Çilem Küçükkeleş’ten hükümete açlık grevi tepkisi

Cezaevlerinde bulunan tutuklu ve hükümlülerin açlık grevleri 62 gününde devam ediyor. 25 Hapishanede 238 kişi açlık grevinde. HDP MYK Çilem Küçükkeleş açlık grevlerini PİRHA’ya değerlendirdi. Küçükkeleş, “Umuyoruz bir an önce bir görüşme sağlanır ve müşterekte buluşulur ve bir yol çizilir. Bu hukuksuzluk, bu insanlık dışı ve haksız tutum son bulsun ve zaten ömürlerinden çalınanların, bedenlerinden de çalınmasın.” dedi. 

Tutuklu ve hükümlerin açlık grevleri 62.gününde devam ediyor. Konuya ilişkin HDP MYK Üyesi Çilem Küçükkeleş PİRHA’ya değerlendirmelerde bulundu.

“Türkiye’de adalet sisteminin işleyişi itibariyle bugün cezaevinde olan tüm özgür tutsakların normalde dışarıda olması gerektiğini vurgulayan Küçükkeleş, “Bugün cezaevlerini dolduracak kişilerin de Ensar Vakfı gibi taciz, tecavüz dosyalarına karışmış, katil, sapkın ne kadar anlayış varsa bunlar olmalı. Normalde cezaevleri düşünce suçluları için değil tam tersi insanlık adına suç işleyenlerin hapsedileceği yerler olmalı” diye konuştu.

Küçükkeleş, “Asla cezaevinde  olmaması gerekenlerin cezaevinde yattığı bir ülkede, bu kadar hukuksuz rehin almaya rağmen, cezaevlerinden bir ses çıkıyor. Tüm Türkiye demokrasisine bir şekliyle yön vermeye, yardımcı olmaya, bu uğurda direnenlerin sesine ses katmaya çalışan bir direniş var ortada” dedi.

Küçükkeleş, “Bu insanlar,  hem hayatlarından çalınmış kişiler hem de bu çalınmışlığa rağmen , bu ödenen bedele rağmen hala bedel ödemeye devam edenler”  ifadesini kullandı.

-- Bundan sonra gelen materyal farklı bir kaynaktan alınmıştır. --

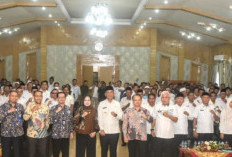 Bupati Hurmin Terima Penghargaan Penyaluran Dana Desa Tercepat  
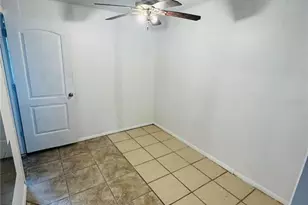 1051 SE 28th Rd, Ocala, FL 34471 - Photo 9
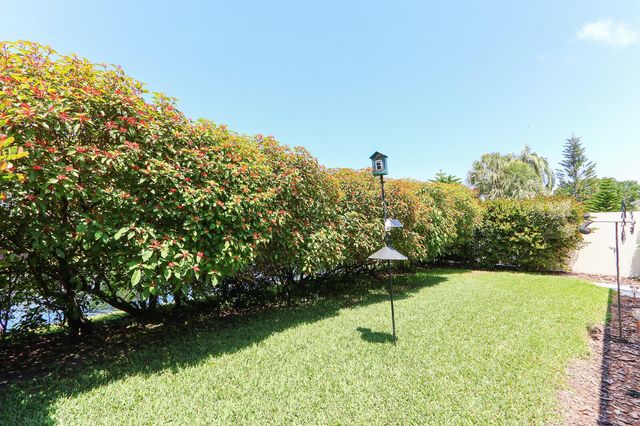 1071 Bedford Avenue, Palm Beach Gardens, FL 33403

Çilem Küçükkeleş şöyle konuştu:

“Toplum açlık grevi diyince ve ölüm orucu diyince nasıl bir karşılığı var onu bilmiyorum ama her geçen gün bizim hissettiğimiz duygu şöyle: Her bir arkadaşımızın vücudundan kopan bir parçanın daha olması ve ağır ağır ölüme yol almalarıdır. Çıkacak anlaşmaya rağmen bile bir sürü arkadaşımızın kalıcı bir çok kronik hastalığı olacak.  Böbreği, midesi artık eskisi gibi çalışmayacak. Yani hayatlarından bedel ödeyenler, bedeninden de bedel ödemeye devam edecekler. Buna rağmen dirençli bir şekilde devam ediyorlar. Buna rağmen vazgeçmiyorlar ama bunun karşısında bile haksız olan hala haksızlık yapmaya mümkünse vitaminlerini vermeye mümkünse bu durumu saptırmaya devam eden bir devlet var. Utanç bazen devlet içinde olsun, bazen devlet de yaptığından utansın. Böyle hukuksuz davranmaya devam etmesin. Hukuk belki en çok kullandığımız sözcük ama en bulamadığımız sözcük bu ülkede. Umuyoruz bir an önce bir görüşme sağlanır ve müşterekte buluşur ve bir yol çizilir, yoksa gidilen her günde bir arkadaşımızın vücudundan bir şey kaybettiğimiz gün olacak. Bu hukuksuzluk, bu insanlık dışı ve haksız tutum son bulsun ve zaten ömürlerinden çalınanların, bedenlerinden de çalınmasın.”